Es wurde recht nett, und wir vergaßen vorübergehend den Auftrag, der uns hierher geführt hatte.
Es war zwölf Uhr dreißig, als Hazel auf ihre kleine Armbanduhr sah und erschreckt ausrief:
»Oh, schon so spät! Wir müssen nach Hause. Nicht wahr, Joice?«
Die beiden Kavaliere bettelten, und wir bettelten mit, aber es nützte nichts. Die Mädchen blieben standhaft. Wir schienen uns in ihrer Beurteilung gründlich geirrt zu haben.
»Dann bleibt uns also nichts übrig, als Sie nach Hause zu bringen«, resignierte Jules und strich sein kleines Schnurrbärtchen. »Vielleicht machen die Herren uns das Vergnügen«, er verneigte sich leicht, »mitzufahren. Wir können ja dann noch etwas weiterbummeln.«
Wir waren nicht abgeneigt. Es war ja sowieso ein angebrochener Abend. Die beiden Mädchen wohnten in einem Bungalow in der Nähe des Botanischen Gartens. Sie bedankten sich überschwänglich für den schönen Abend und schlossen kichernd die Haustür auf.
»Und jetzt?« fragte Clem.
»Was hältst du vom Tsching Po Club?« fragte Jules. »Es ist zwar eine chinesische Angelegenheit, aber vornehm und sehr interessant.«
»Meinetwegen«, antwortete Phil. »Wir sind keine Spielverderber.«
Der große Wagen schnurrte durch die Straßen und hielt endlich vor einer Gartenpforte. Wir stiegen aus. Hier war es kühler. Ein paar Palmen wiegen sich im Wind. Im Mondlicht erkannte ich eine steile Treppe. Sie führte in eine Halle, durch die gelbgesichtige Diener in weißen Gewändern eilten. Die Wände waren mit bunten, gemalten Vögeln bedeckt.

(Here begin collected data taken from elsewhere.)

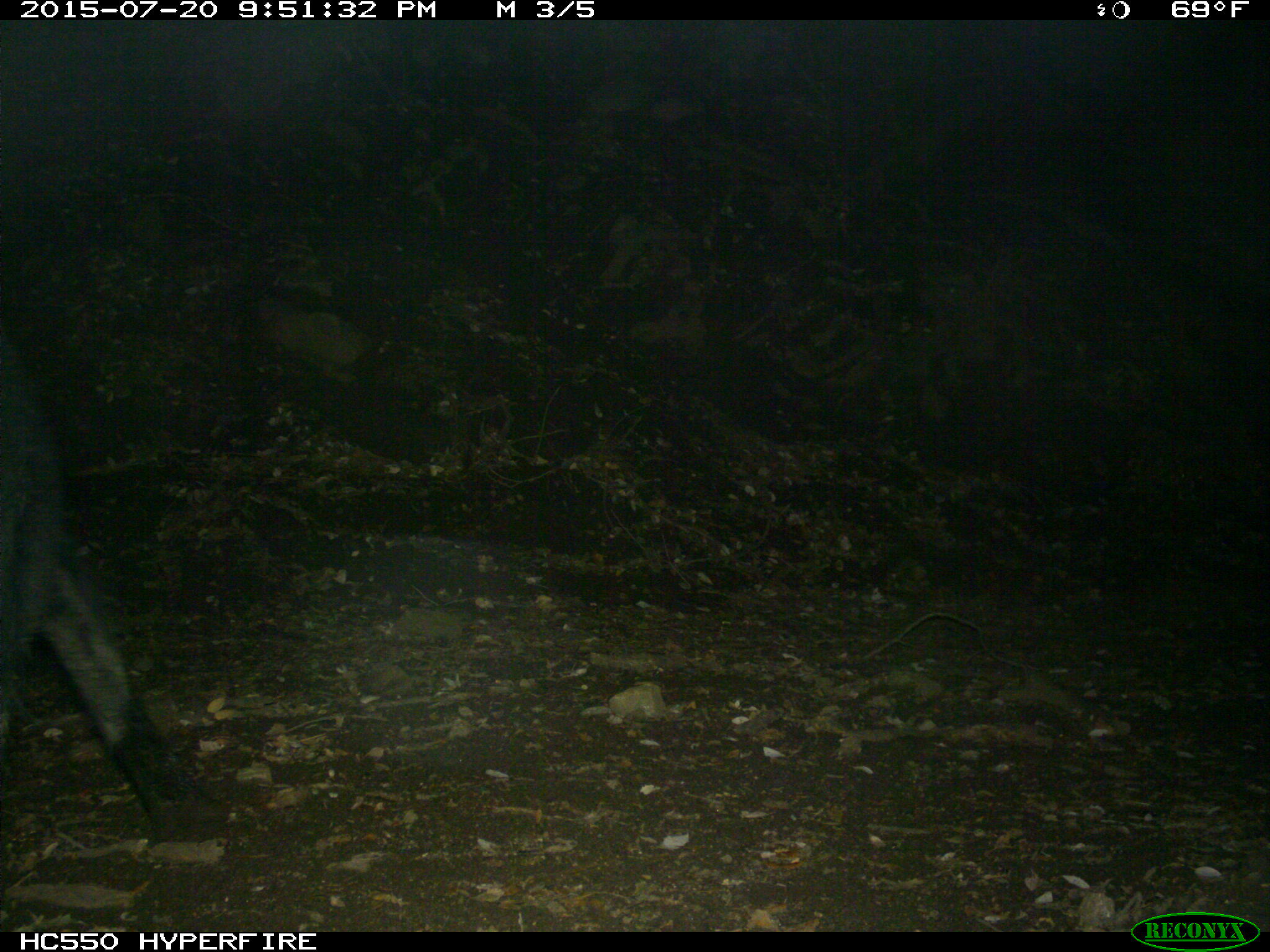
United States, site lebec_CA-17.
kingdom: Animalia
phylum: Chordata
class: Mammalia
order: Artiodactyla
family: Suidae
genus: Sus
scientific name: Sus scrofa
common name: wild boar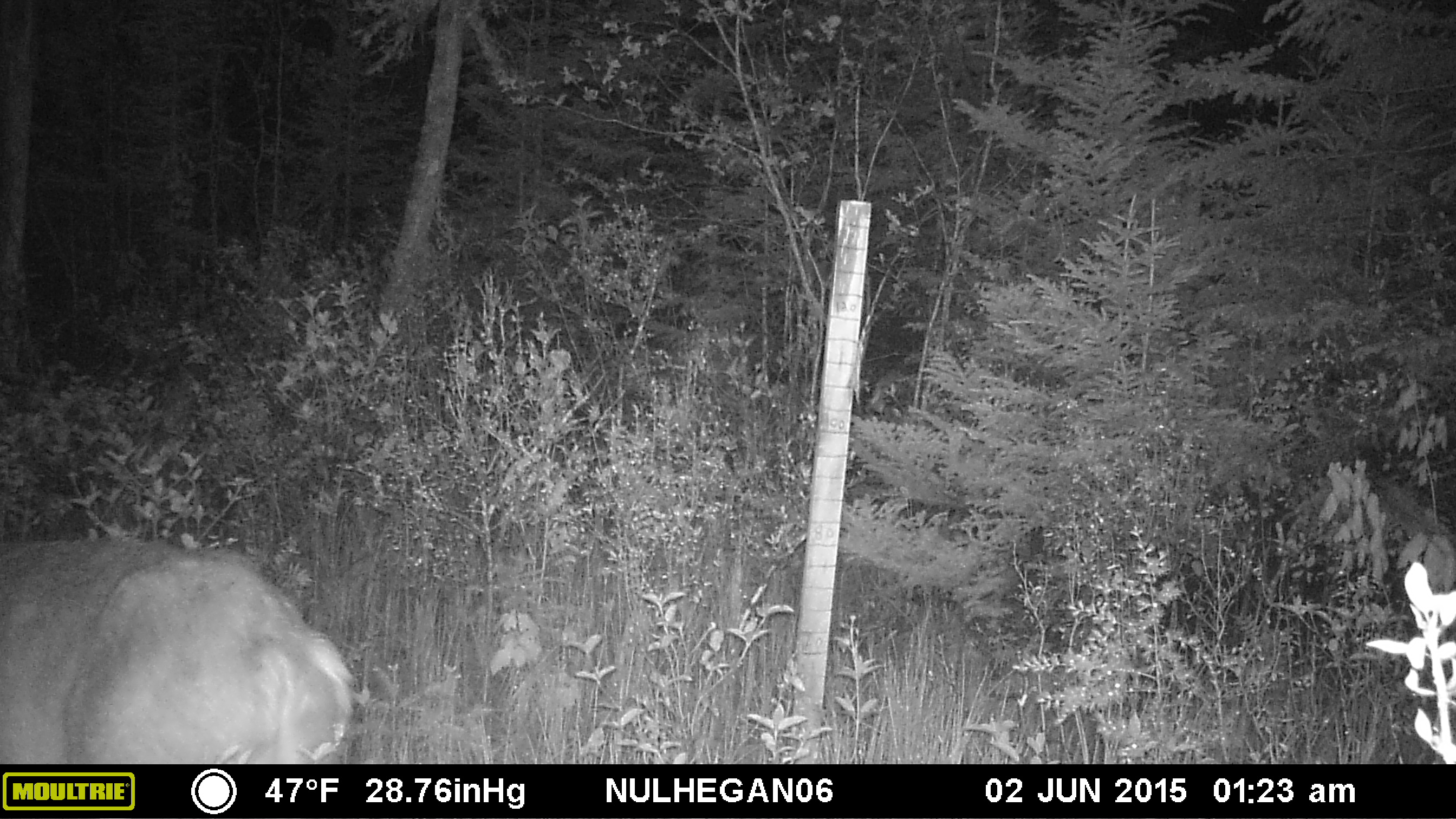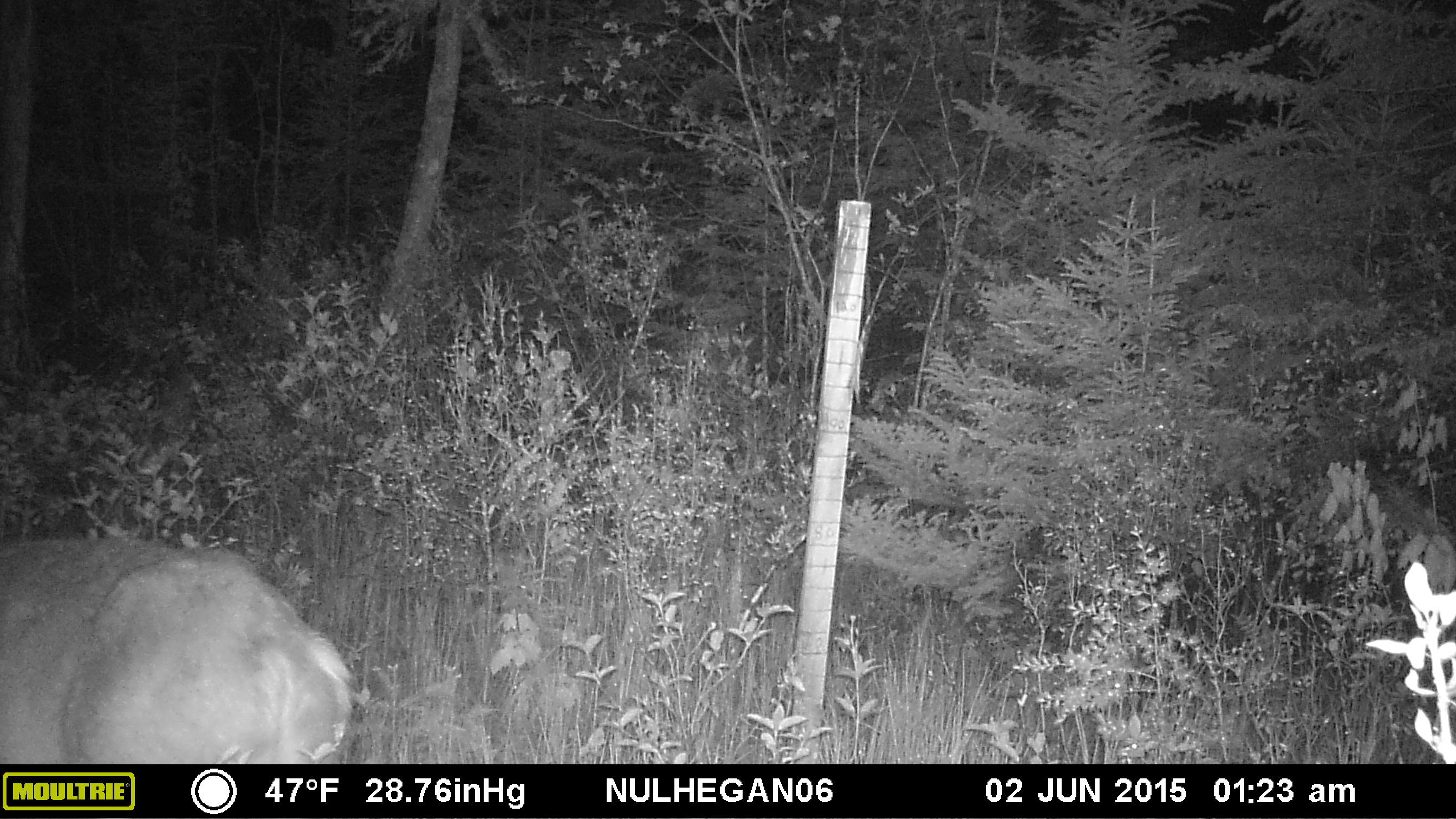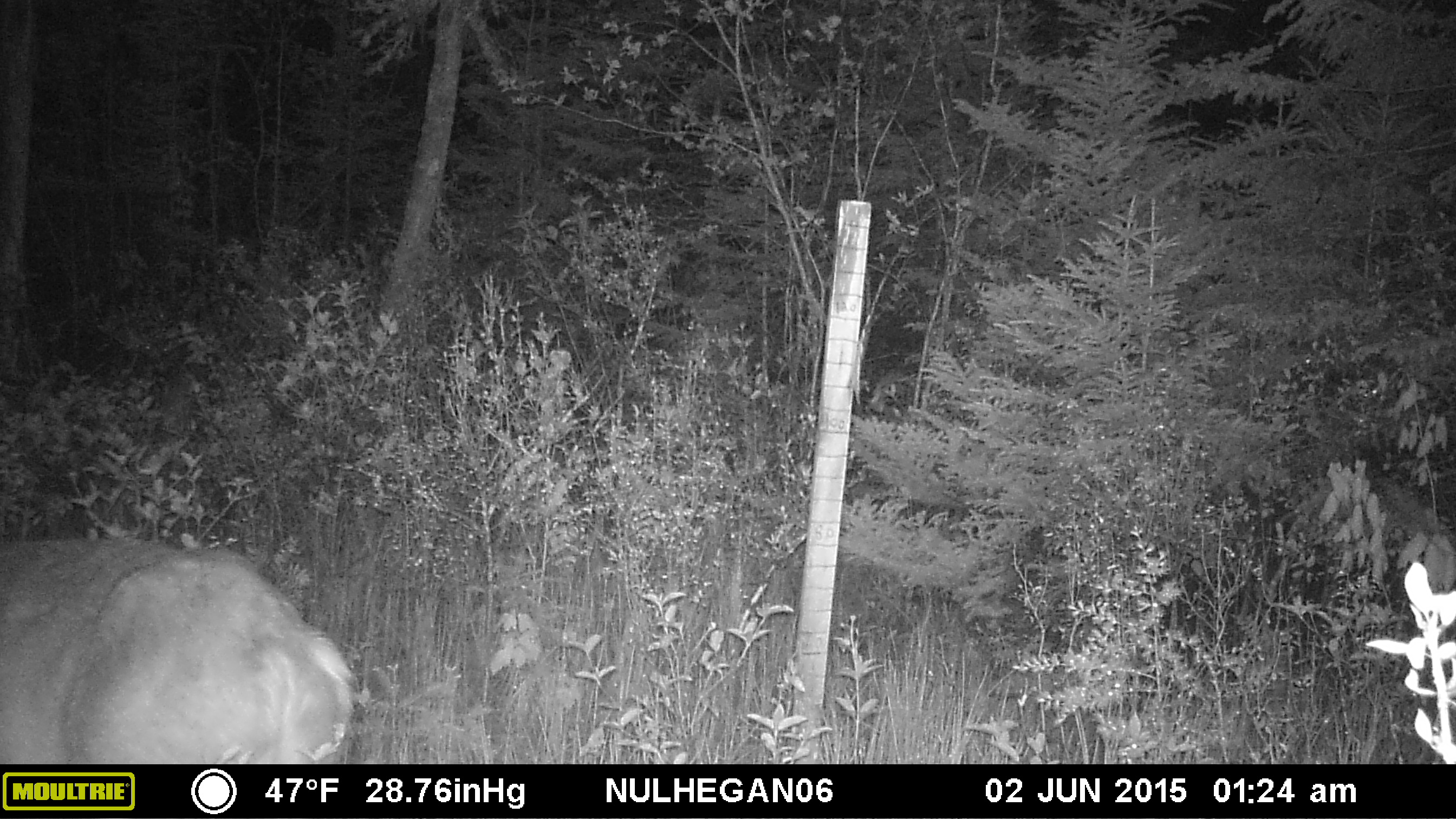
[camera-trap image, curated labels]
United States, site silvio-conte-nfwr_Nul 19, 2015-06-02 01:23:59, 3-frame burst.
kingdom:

Wir traten durch eine schwingende Tür.
Phil stieß mich an. Wir hatten beide sofort erfasst, wo wir waren. Vor uns lag ein Spielsaal, dessen Prunk man in den Staaten vergeblich suchen würde. Auf den kleinen Tischen klapperten bunte Mah-Jongg-Steine oder rollten Würfel. Andere Spieler waren mit undurchdringlichen Gesichtem bei ihren Pokerpartien.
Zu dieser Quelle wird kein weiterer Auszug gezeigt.